Use folly::IsRelocatable in folly::small_vector #1934

Quuxplusone · 2023-02-14T16:45:30Z

The relocateInlineTrivial operation here is exactly "move-construct plus destroy," which is the same operation optimized into memcpy by FBVector::make_window and FBVector::reserve. So we can optimize it into memcpy here for the same set of types, namely, trivially relocatable types.

The existing kShouldCopyInlineTrivial is also used in the copy constructor, where we're doing "copy-construct, do not destroy." I believe the place I changed in this patch is the only place where we can use true relocation.

FWIW, I don't understand why this optimization can be disabled depending on the value of hardware_constructive_interference_size; it seems to me that no matter what your cache line size is, memcpy will always be superior to any non-trivial std::copy. Either both approaches will hit cache effects (and memcpy will be faster), or neither approach will hit cache effects (and memcpy will be faster). But that's tangential to this patch's purpose, so I didn't mess with it.

The `relocateInlineTrivial` operation here is exactly "move-construct plus destroy," which is the same operation optimized into memcpy by `FBVector::make_window` and `FBVector::reserve`. So we can optimize it into memcpy here for the same set of types, namely, trivially relocatable types. The existing `kShouldCopyInlineTrivial` is also used in the copy constructor, where we're doing "copy-construct, do not destroy." I believe the place I changed in this patch is the only place where we can use true relocation. FWIW, I don't understand why this optimization can be disabled depending on the value of `hardware_constructive_interference_size`; it seems to me that no matter what your cache line size is, memcpy will always be superior to any non-trivial `std::copy`. Either both approaches will hit cache effects (and memcpy will be faster), or neither approach will hit cache effects (and memcpy will be faster). But that's tangential to this patch's purpose, so I didn't mess with it.

facebook-github-bot · 2023-02-17T19:07:25Z

@Orvid has imported this pull request. If you are a Meta employee, you can view this diff on Phabricator.

Quuxplusone · 2024-02-11T17:34:00Z

@Orvid one-year ping! :) I kinda forgot about this PR, but it's still applicable as far as I'm concerned. Please let me know if there's anything I can do to move it along.

Orvid · 2024-02-12T21:39:07Z

I've just made a couple of updates internally (basically just inlining things since these are only used in one place) to address feedback from reviewers. This should be good to go once the diff is approved internally.

facebook-github-bot · 2024-02-14T21:11:15Z

@Orvid merged this pull request in b6762ac.

◆ RAW RECORDS
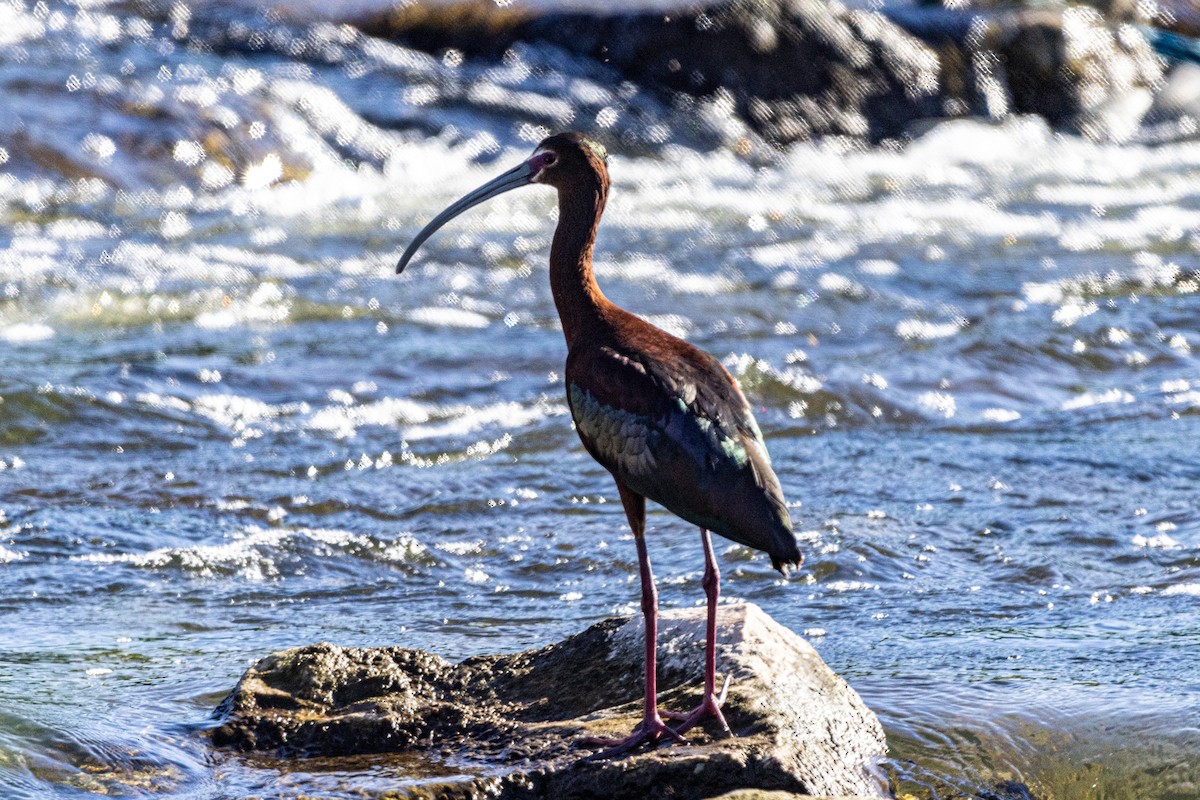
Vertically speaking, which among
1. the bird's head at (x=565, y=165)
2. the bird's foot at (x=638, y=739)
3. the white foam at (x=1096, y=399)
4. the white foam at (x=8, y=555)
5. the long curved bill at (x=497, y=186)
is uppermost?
the bird's head at (x=565, y=165)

◆ SET TASK A
In the folly::small_vector thread, reproduce the part that opens with the words containing "Quuxplusone · 2024-02-11T17:34:00Z" and closes with "is approved internally.", swapping "reviewers" for "maintainers".
◆ SET TASK B
Render this sentence from the folly::small_vector thread in Spanish: "I believe the place I changed in this patch is the only place where we can use true relocation."

◆ RIGHT ANSWER A
Quuxplusone · 2024-02-11T17:34:00Z

@Orvid one-year ping! :) I kinda forgot about this PR, but it's still applicable as far as I'm concerned. Please let me know if there's anything I can do to move it along.

Orvid · 2024-02-12T21:39:07Z

I've just made a couple of updates internally (basically just inlining things since these are only used in one place) to address feedback from maintainers. This should be good to go once the diff is approved internally.

◆ RIGHT ANSWER B
Creo que el lugar que cambié en este parche es el único lugar donde podemos usar una reubicación verdadera.